Francisco y la seguridad alimentaria
El ascenso de Mario José Bergolio al trono de san Pedro es, sin duda, uno de los hechos recientes de mayor trascendencia positiva para la humanidad. Esto queda nuevamente demostrado en el reciente discurso que el papa Francisco pronunció en el Vaticano frente a los participantes de la 39.ª Sesión de la Conferencia de la FAO.
El punto de partida del papa Francisco está en entender la alimentación como un derecho humano inalienable de todos los seres humanos. Concretamente propone que el “alimento necesario es un derecho para todos”, agregando que “los derechos no permiten exclusiones”.
Una vez que se establece la seguridad alimentaria como un derecho humano fundamental, la reflexión se dirige a llamar la atención sobre el hecho de que actualmente el mismo es negado a una buena parte de la humanidad. “Vemos por doquier —señala el papa— personas con dificultades para acceder a comidas regulares y sanas”.
El papa Francisco no se queda en la simple enunciación del problema, sino que logra profundizar, de manera acertada, en el tema de las causas, así como de las inminentes vías de solución del mismo. Es así que, en primer lugar, insiste en que el desecho de los alimentos, que afecta a cerca de una tercera parte de la producción alimentaria, es algo que tiene que desaparecer. El tema del uso de los alimentos; sin embargo, no queda ahí, porque el papa también subraya el principio de que el uso prioritario de los mismos es el consumo humano, que atiende “la necesidad humana de quien pasa hambre”. Se trata, entonces, de un objetivo que está por encima de usos, tales como la alimentación de animales y la producción de biocombustibles.
En el plano de la circulación de los alimentos a nivel global, Francisco —siguiendo la visión humanista que lo caracteriza— llama la atención sobre la presencia de una volatilidad de precios que impide “a los más pobres hacer planes o contar con una nutrición mínima”. En este caso, reconociendo que existen causas diversas, destaca el impacto de la especulación sobre este fenómeno, a la vez que asegura que “los productos de la tierra tienen un valor que podemos decir <<sacro>>, ya que son el fruto del trabajo cotidiano de personas, familias, comunidades de agricultores”, y añade que se trata de un trabajo “a menudo dominado por incertidumbres, preocupaciones por las condiciones climáticas, ansiedades por la posible destrucción de la cosecha”.
“EN LUGAR DE DEJARSE IMPRESIONAR ANTE LOS DATOS, MODIFIQUEMOS NUESTRA RELACIÓN DE HOY CON LOS RECURSOS NATURALES, EL USO DEL SUELO; MODIFIQUEMOS EL CONSUMO, SIN CAER EN LA ESCLAVITUD DEL CONSUMISMO; ELIMINEMOS EL DERROCHE Y ASÍ VENCEREMOS EL HAMBRE”
Con esto último entramos a la idea, nítidamente contenida en el discurso del papa, de lo importante que resulta generar las condiciones adecuadas para promover la producción de alimentos.
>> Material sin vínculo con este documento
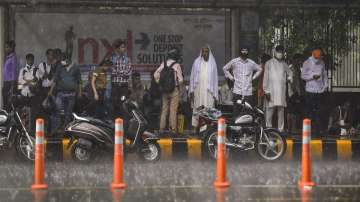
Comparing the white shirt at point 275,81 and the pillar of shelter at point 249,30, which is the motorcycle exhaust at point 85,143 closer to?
the white shirt at point 275,81

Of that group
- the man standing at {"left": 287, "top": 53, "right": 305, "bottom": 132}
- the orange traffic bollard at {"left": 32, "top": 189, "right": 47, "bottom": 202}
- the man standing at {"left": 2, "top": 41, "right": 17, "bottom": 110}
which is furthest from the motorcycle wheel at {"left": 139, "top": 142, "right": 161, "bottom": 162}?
the man standing at {"left": 287, "top": 53, "right": 305, "bottom": 132}

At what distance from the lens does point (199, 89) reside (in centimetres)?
1600

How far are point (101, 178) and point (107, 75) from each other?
4827 millimetres

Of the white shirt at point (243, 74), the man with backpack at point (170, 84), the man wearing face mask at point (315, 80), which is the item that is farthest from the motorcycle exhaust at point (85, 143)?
the man wearing face mask at point (315, 80)

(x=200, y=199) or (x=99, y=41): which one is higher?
(x=99, y=41)

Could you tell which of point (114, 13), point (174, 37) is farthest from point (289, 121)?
point (114, 13)

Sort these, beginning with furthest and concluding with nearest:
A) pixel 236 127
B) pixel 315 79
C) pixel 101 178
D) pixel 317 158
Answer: pixel 315 79 < pixel 317 158 < pixel 236 127 < pixel 101 178

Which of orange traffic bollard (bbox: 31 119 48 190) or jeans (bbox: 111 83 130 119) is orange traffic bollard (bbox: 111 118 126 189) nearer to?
orange traffic bollard (bbox: 31 119 48 190)

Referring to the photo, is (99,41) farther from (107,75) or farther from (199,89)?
(199,89)

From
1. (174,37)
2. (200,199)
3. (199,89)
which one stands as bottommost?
(200,199)

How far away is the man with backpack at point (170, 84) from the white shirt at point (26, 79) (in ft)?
7.80

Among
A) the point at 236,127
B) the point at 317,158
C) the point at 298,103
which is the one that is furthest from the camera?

Es aquí, entonces, donde la seguridad alimentaria toma la forma de una visión basada en la soberanía alimentaria. El papa Francisco afirma que “en el Sur… para asegurar el alimento, es necesario fomentar la producción local”. Su pensamiento va más allá, destacando la importancia del uso racional y sostenible del agua: “no basta afirmar que hay un derecho al agua sin esforzarse por lograr un consumo sostenible de este bien y eliminar cualquier derroche”.
En relación con el recurso tierra, el papa llama la atención sobre la necesidad de asegurar el acceso a la tierra de los productores campesinos. En este aspecto, las afirmaciones de Francisco son contundentes: “preocupa cada vez más el acaparamiento de las tierras de cultivo por parte de empresas transnacionales y Estados, que no solo priva a los agricultores de un bien esencial, sino que afecta directamente a la soberanía de los países”.
Todo esto se complementa con la idea de la actividad ambientalmente sostenible, lo que nos permite pensar que la producción con métodos agroecológicos contaría con la plena bendición de este extraordinario papa. De acuerdo con Francisco, “en lugar de dejarse impresionar ante los datos, modifiquemos nuestra relación de hoy con los recursos naturales, el uso del suelo; modifiquemos el consumo, sin caer en la esclavitud del consumismo; eliminemos el derroche y así venceremos el hambre”.
A nuestro juicio, el más importante mensaje que contiene el discurso papal que venimos comentado es, sin embargo, el llamado que nos hace a todos para que nos comprometamos en la tarea de erradicar el hambre de la faz de la Tierra. Se trata de un compromiso que seguramente encontrará la resistencia de quienes han convertido al dinero en su dios, pero que una vez alcanzado por medio de la acción sostenida, que evita desertar, pese a las condiciones difíciles en que se tiene que dar, nos pondrá en la ruta de la verdadera liberación humana.